In the end moving yards made the biggest difference and the lumps went. I still had to be careful with some of the triggers but as his immune system returned to normal he stopped reacting.

The only thing that he reacts to these days some years later is shavings so I wonder if that was the initial trigger.
 
OP i'm not sure if six weeks is as long as it takes for the allergen to leave the system or how long it takes to break the habit - its hard to say but the vet was right in our case. Like i said on sudden onset of problems later down the line we managed to nip it in the bud but the initial problem was a long slog recovery

The vet said dont even think about putting a protective rug on in the early days when the itch is subsiding as the horse will still just trash it so another thing worth considering if you were going to go down that road

One thing that set my pony back was grass pellets surprisingly, i agree with the post above about adding or taking away from the diet one thing at a time
 
Hi, I have found that once you eradicate the allergen they respond in a few days. Allergies I've known include:-

Neoprene
Chicken mites
DEET
Saracen Equijewel (tail itch that stopped the day the feed was removed)
Insecticides
Metal (bits, stirrups)

Different horses, but all resolved once we worked out what the trigger is. Drugs just hide the issue, in the end you have to work it out for yourself.

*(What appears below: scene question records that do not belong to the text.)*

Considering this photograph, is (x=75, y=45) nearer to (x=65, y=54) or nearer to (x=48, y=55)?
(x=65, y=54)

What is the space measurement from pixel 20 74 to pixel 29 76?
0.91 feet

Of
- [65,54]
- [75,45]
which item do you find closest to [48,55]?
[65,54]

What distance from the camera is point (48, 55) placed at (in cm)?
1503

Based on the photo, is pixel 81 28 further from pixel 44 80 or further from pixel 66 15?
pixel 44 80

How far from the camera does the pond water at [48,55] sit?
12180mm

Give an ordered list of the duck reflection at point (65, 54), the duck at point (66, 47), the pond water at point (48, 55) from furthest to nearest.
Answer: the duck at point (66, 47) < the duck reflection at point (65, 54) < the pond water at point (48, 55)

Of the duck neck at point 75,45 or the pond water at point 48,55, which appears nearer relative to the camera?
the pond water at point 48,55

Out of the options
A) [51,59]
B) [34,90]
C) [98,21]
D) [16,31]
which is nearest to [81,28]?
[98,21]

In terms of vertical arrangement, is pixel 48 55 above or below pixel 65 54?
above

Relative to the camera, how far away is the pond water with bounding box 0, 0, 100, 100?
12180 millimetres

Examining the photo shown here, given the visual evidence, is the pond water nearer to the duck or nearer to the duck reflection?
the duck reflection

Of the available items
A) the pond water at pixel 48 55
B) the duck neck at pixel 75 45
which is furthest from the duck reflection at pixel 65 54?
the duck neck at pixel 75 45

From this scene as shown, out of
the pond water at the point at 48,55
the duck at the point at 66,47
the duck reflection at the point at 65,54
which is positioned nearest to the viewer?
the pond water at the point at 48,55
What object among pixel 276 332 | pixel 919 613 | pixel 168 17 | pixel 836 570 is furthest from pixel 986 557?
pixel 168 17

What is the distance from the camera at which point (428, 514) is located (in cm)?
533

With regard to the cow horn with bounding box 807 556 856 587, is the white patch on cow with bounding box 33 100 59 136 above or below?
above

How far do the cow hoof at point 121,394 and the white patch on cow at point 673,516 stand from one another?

Good luck and think outside the box.
 
Thanks very much for all the replies. I will give the elimination diet a try and see how we get on. The vet did say I could experiment with different anti-histamines aswell although said she doesn't find them very effective. I have read around a bit and it seems the cetrizine is the most effective in horses so I may try those temporarily aswell. Last year she was a bit itchy at the same time from mid-July to mid-September (but nothing like as bad as this year) so thinking it maybe some type of pollen that starts it off but maybe once the immune system is affected they start to become allergic to more things. The vet said the next thing they would do would be a skin biopsy. Does anyone know what this would be for? I've looked around and seen in articles that it does mention doing skin biopsies for allergies but can't find exactly what they look for. I think these are different to the intradermal skin testing which I'm assuming we would move onto after the biopsy if still not making progress. Interesting about the grass pellets as that was something I had thought maybe a good idea, although having said that she does have borderline cushings so I don't think they'd be good for her with that anyway? I've found a timothy chop from halleys feeds that I was thinking of trying as she hasn't been on any timothy grass during the time of the allergies so hopefully that would be OK. I just wondered if anyone had fed this and if they have if fussy feeders tend to like it as my horse can be fussy!?